Islam is the first Abrahamic monotheistic religion to have reached present-day Ivory Coast, primarily through trans-Saharan trade routes and the influence of Muslim merchants and scholars from neighboring regions. As of the 2021 national census, 42.5% of the population identify as Muslim.

By the late 1980s, levels of religious observance among Ivorian Muslims varied.

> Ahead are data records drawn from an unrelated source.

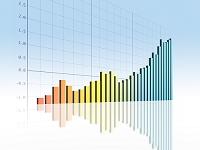上昇基調の棒グラフ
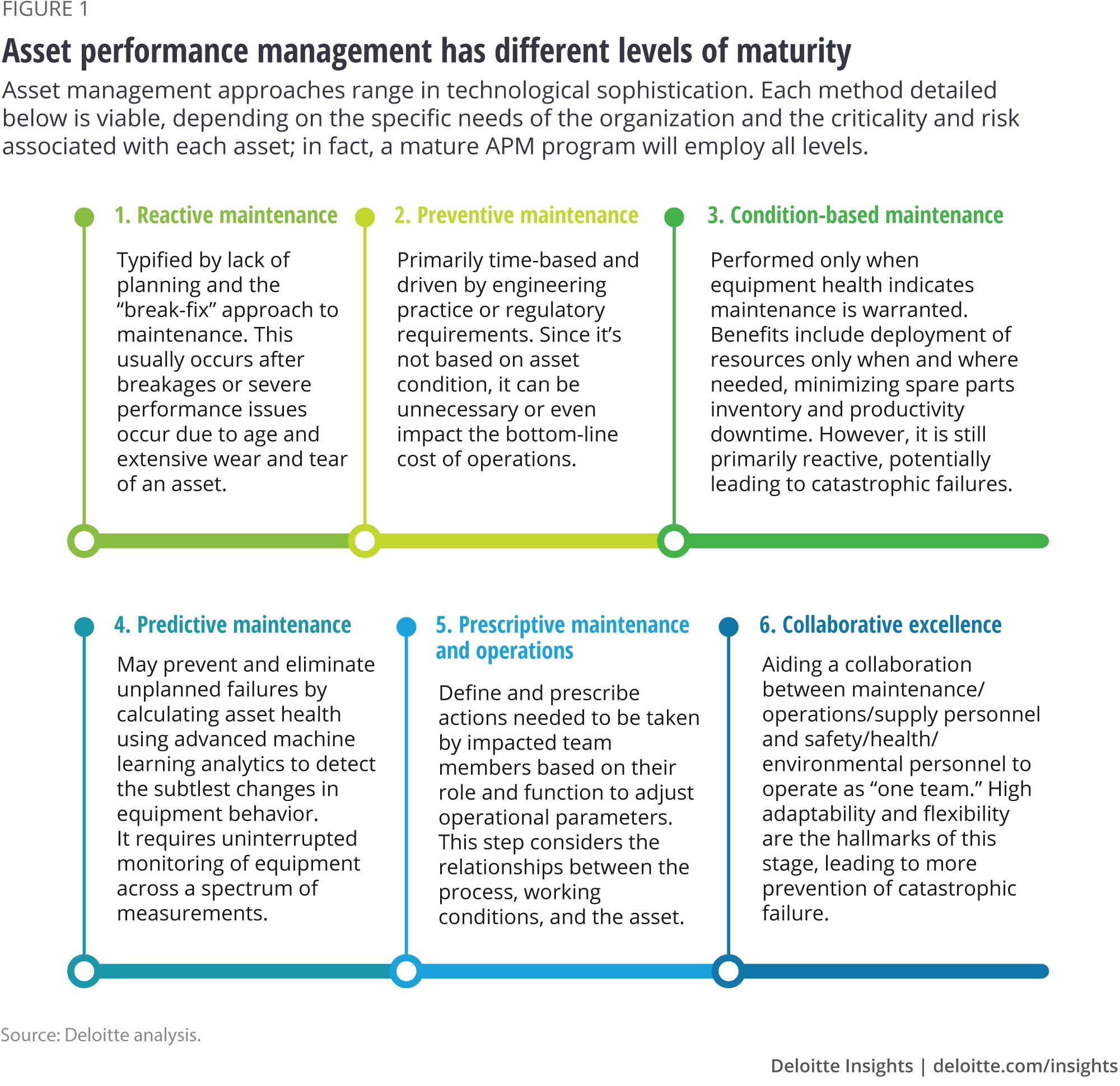 Asset performance management has different levels of maturity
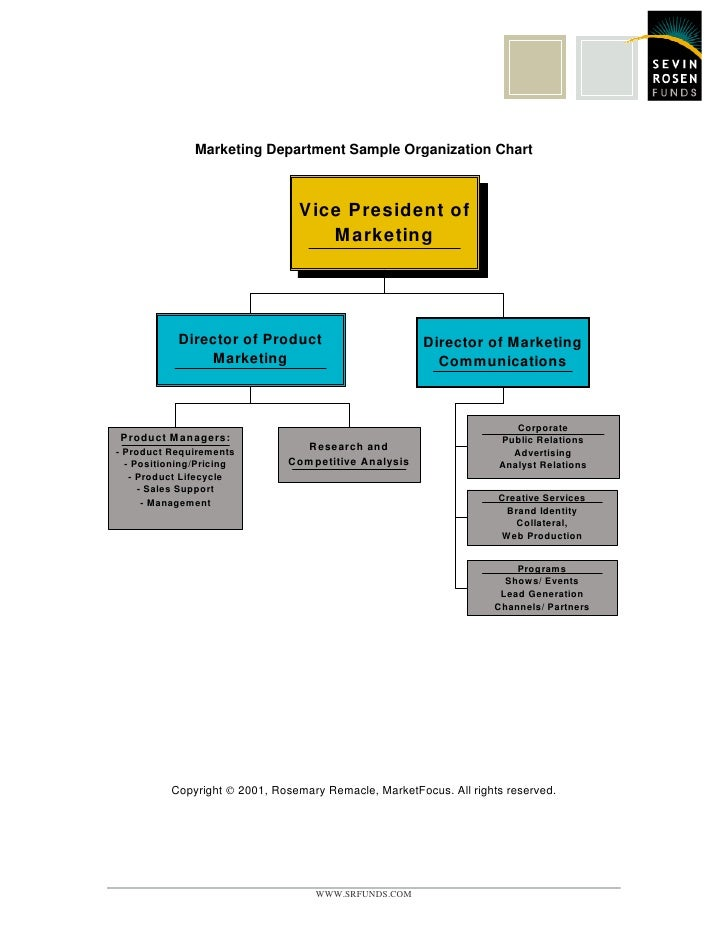 Marketing Organization Chart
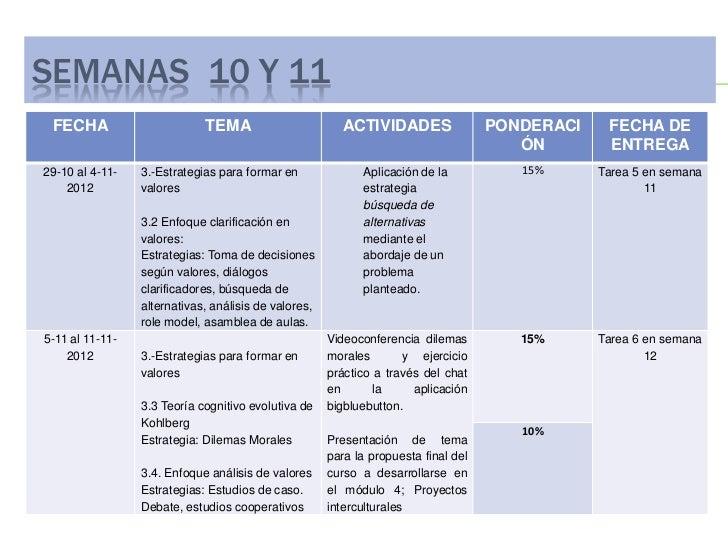 SEMANAS 10 Y 11 FECHA                       TEMA                        ACTIVIDADES                PONDERACI    FECHA DE  ...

While many engaged in core practices such as daily prayer, fasting during Ramadan, and almsgiving (zakat), the pilgrimage to Mecca (Hajj) was generally accessible only to those with the necessary financial resources.

The majority of Ivorian Muslims adhere to Sunni Islam, particularly the Maliki school of jurisprudence. Sufism also holds a notable presence in the country, particularly through organized tariqas (Sufi brotherhoods), which combine Islamic mysticism with localized cultural traditions. Among these, the Qadiriyya (widespread in the west) and Tijaniyya (prevalent in the east) are the most prominent. The Senoussiya and other smaller Sufi orders have fewer followers. The Ahmadiyya Muslim Community maintains a small but visible presence in the country.

A significant figure within Ivorian Islamic culture is the marabout—a religious leader often seen as a healer, spiritual guide, and provider of protective amulets. While many view marabouts with reverence, especially among poorer communities, some Islamic reform movements have criticized certain Sufi and marabout practices as being inconsistent with orthodox Islamic teachings.

One such reformist current is Hamallism, which emerged in the early 20th century in French Sudan (present-day Mali). Its founder, Shaykh Hamallah, was exiled to Ivory Coast in the 1930s. While advocating for Islamic reform, he showed tolerance for select local customs but was critical of Sufism. His movement was eventually banned by colonial authorities under pressure from rival religious factions.

The demographic growth of Islam in Ivory Coast was further reinforced by migration from neighboring Muslim-majority countries, especially Burkina Faso and Mali.

Estimates regarding Shia Muslim representation in Ivory Coast vary. According to the Pew Research Center, Shia Muslims constitute less than 1% of the Muslim population, whereas the Imam Husayn (as) Encyclopedia suggests the figure may be closer to 5%.